▶ _What this task involves_: Output, as a JSON list of strings with one string per line and blank lines omitted, the lines of the listing starting at the line that contains "In the photographed" and ending at the line that contains "What amount of", both included.

▶ _Data extract_:

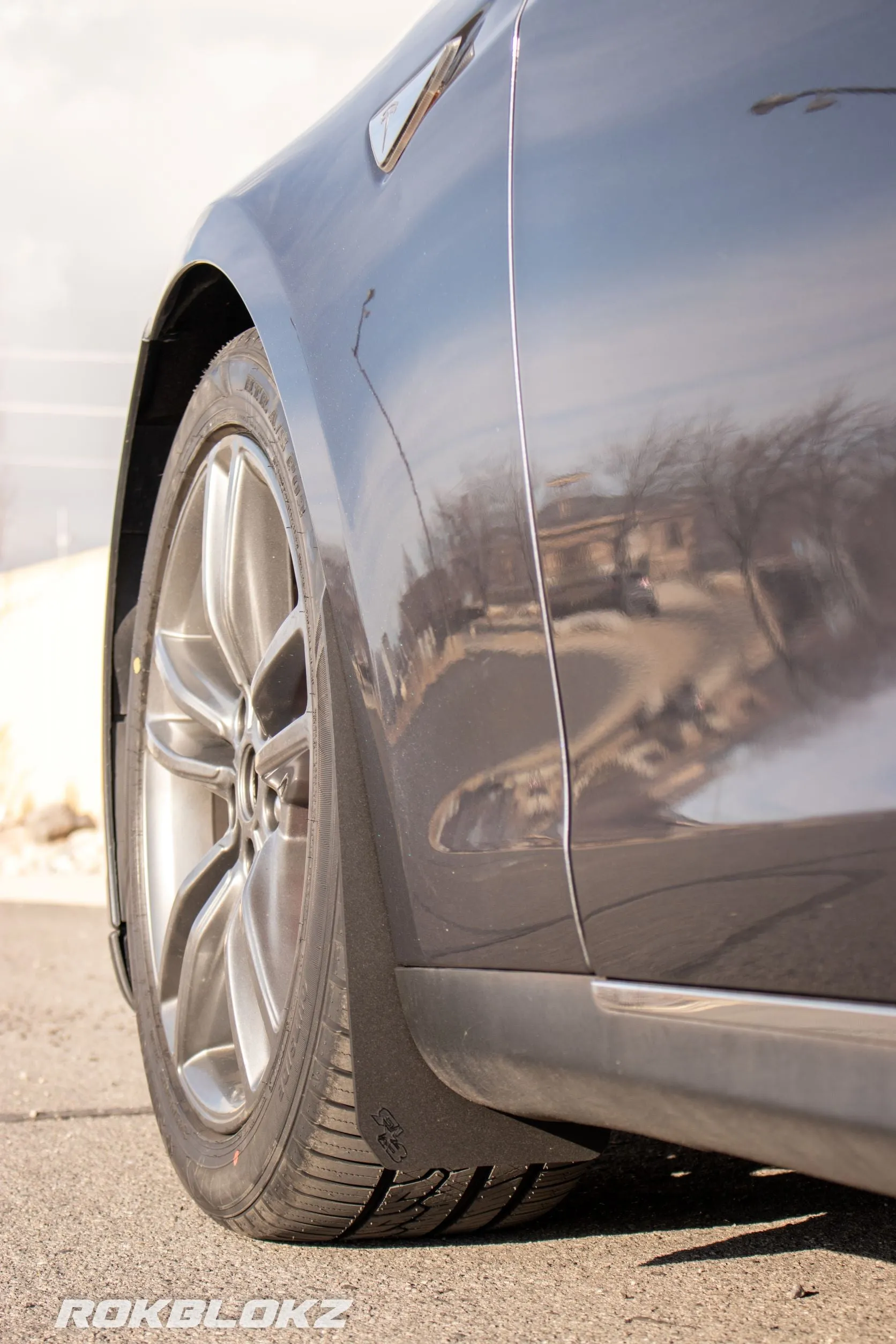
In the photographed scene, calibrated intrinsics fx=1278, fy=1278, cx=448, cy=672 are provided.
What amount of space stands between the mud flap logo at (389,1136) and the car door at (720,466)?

--

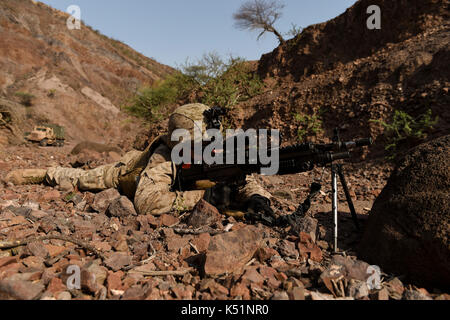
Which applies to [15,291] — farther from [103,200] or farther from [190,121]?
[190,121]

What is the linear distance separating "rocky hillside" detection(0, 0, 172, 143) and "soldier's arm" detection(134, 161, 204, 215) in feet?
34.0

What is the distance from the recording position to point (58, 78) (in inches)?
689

* * *

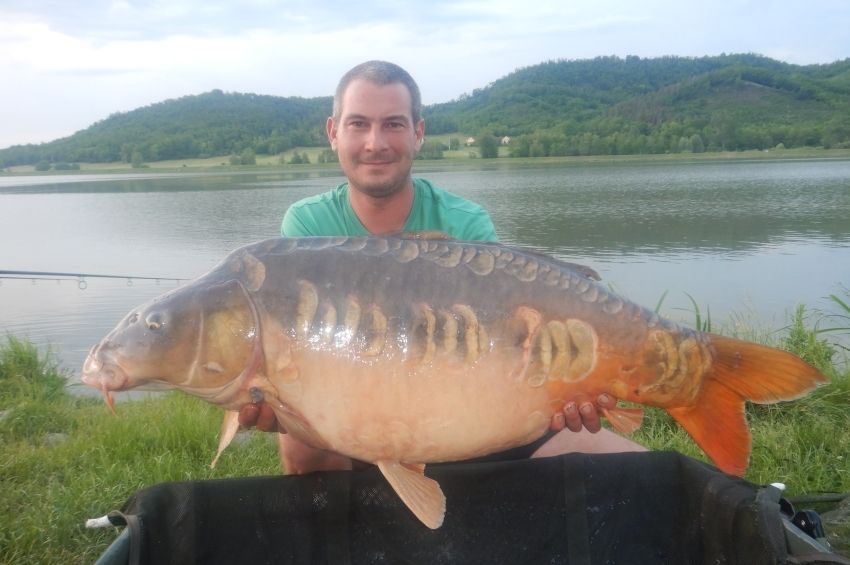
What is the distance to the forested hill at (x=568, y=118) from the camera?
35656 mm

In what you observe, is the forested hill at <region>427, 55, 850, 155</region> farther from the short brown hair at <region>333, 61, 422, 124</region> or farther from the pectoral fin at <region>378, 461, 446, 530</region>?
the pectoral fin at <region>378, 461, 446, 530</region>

▶ _Response for this exercise_:
[
  "In the photographed scene, calibrated intrinsics fx=1278, fy=1278, cx=448, cy=672 are provided.",
  "What amount of space stands between the mud flap logo at (389,1136) and the car door at (720,466)?"
]